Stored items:

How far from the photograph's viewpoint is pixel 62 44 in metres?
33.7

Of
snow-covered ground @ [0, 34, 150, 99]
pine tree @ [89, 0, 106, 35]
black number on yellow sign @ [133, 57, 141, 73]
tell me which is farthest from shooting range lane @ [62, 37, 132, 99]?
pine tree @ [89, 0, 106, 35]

### What the task asks
Could you rewrite the listing above, switching "snow-covered ground" to "snowy ground" and leaving every other word untouched?

### The solution
How far from the photograph's viewpoint is pixel 62 44 in metres?
33.7

Of
snowy ground @ [0, 34, 150, 99]
pine tree @ [89, 0, 106, 35]
black number on yellow sign @ [133, 57, 141, 73]
tell me which is farthest from shooting range lane @ [62, 37, 132, 99]?
pine tree @ [89, 0, 106, 35]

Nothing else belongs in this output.